A medianoche se presentó el joven Taefor en el tabernáculo, le esperaba la señora Olaia, vestida de paisana con sus capotes habituales, que ocultaban su divino rostro a los ojos comunes. Aguardaba la señora al joven viajero al final de los reclinatorios, diríase que se ocultaba. Más allá, en medio del silencio de la sagrada nave, en los primeros lugares del oratorio, las altas damas entregaban sus plegarias al dios peregrino, como lo hacían siempre cada tercer día. Una sola señal de la hija luna, hizo levantarse a las sacerdotisas, que lentas y elegantes, abandonaron el recinto, dejando solas a ambas figuras, de Olaia y de Taefor, en la zona de obscuridad de la extensa nao del templo.
—Me alegró mucho la noticia de tu llegada —dijo a media voz la señora.
Taefor temblequeaba sobre el asiento, tragaba saliva una y otra vez, con el rostro caído. Había tenido contactos indirectos con la realeza, pero esa era la primera vez que se encontraba en la presencia de la reina Parsinia, aunque no podía ver su rostro.
—Señora yo, yo, los bóreos, yo…— balbuceaba el auxiliar. Al notarlo angustiado, la señora se escoró hacia él y le tomó del brazo.
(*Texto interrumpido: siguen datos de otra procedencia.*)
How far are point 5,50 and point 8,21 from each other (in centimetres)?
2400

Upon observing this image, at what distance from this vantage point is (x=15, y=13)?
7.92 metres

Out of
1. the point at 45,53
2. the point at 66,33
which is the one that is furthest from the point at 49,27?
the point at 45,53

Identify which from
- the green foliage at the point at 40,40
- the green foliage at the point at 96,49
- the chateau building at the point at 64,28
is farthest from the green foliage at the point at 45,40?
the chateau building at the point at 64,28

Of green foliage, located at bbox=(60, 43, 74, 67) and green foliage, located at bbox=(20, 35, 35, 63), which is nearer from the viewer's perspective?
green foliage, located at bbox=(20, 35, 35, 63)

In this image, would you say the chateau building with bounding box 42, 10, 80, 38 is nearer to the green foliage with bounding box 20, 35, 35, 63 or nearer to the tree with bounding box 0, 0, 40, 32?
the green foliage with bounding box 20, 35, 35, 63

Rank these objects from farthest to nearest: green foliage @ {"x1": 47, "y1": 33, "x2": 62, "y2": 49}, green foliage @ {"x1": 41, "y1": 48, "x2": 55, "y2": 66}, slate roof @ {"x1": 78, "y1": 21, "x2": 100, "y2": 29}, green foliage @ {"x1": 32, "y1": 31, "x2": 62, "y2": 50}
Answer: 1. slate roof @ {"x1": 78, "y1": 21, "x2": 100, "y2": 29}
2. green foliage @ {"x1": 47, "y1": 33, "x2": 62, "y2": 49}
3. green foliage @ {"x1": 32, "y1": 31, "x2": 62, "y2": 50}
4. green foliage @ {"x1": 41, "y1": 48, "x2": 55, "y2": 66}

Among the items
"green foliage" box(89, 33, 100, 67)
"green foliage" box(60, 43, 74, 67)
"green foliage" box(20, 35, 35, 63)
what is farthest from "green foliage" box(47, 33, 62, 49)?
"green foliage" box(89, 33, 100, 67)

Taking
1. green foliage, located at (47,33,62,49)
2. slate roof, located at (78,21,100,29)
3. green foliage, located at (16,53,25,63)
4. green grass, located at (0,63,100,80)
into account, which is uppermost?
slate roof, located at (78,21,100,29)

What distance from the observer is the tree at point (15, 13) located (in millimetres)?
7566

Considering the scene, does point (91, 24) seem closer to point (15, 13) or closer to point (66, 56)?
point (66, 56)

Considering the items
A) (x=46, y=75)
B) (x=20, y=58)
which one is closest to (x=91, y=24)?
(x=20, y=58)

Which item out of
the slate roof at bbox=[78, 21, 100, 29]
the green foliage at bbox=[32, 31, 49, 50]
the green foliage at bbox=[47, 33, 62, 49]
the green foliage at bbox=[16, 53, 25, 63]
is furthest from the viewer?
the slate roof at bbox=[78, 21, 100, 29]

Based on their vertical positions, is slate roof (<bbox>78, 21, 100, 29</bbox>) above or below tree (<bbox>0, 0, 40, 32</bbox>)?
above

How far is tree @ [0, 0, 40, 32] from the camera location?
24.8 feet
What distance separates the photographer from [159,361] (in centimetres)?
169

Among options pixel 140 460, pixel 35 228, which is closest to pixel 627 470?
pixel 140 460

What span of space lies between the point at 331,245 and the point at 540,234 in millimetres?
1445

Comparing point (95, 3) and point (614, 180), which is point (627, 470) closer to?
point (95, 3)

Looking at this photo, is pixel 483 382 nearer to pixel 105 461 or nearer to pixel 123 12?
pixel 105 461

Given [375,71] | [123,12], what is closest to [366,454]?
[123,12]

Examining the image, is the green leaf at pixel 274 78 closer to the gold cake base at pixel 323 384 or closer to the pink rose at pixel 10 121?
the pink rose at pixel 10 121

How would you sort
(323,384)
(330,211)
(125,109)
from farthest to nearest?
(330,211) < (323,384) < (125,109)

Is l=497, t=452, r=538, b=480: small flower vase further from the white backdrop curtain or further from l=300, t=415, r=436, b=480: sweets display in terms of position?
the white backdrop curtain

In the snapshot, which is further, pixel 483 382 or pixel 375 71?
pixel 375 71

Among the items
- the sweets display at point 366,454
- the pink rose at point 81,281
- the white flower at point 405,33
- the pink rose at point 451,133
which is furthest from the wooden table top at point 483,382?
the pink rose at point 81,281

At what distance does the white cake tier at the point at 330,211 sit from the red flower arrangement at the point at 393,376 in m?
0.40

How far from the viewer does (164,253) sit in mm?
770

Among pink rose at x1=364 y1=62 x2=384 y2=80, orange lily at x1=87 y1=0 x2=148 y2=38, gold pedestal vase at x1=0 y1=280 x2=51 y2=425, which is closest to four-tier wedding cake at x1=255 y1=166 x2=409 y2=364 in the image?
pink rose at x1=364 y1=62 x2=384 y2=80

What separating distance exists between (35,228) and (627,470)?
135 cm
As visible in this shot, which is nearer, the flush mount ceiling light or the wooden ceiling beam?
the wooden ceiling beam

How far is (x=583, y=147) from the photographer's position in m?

—Debes calmarte Taefor, necesito de la información que tengas, cualquier indicio de debilidad del señor nórdico, es muy importante.
—Sí, sí, lo siento —dijo el joven. Tomó aire y se afirmó en el banco de madera, secó la humedad de su frente con su mano e intentó comenzar. La señora para calmarle, cambió su solicitud a una menos protocolar.
—Vamos Taefor, cuéntame de tu periplo, de cómo lograste allegarte a la casa del nórdico.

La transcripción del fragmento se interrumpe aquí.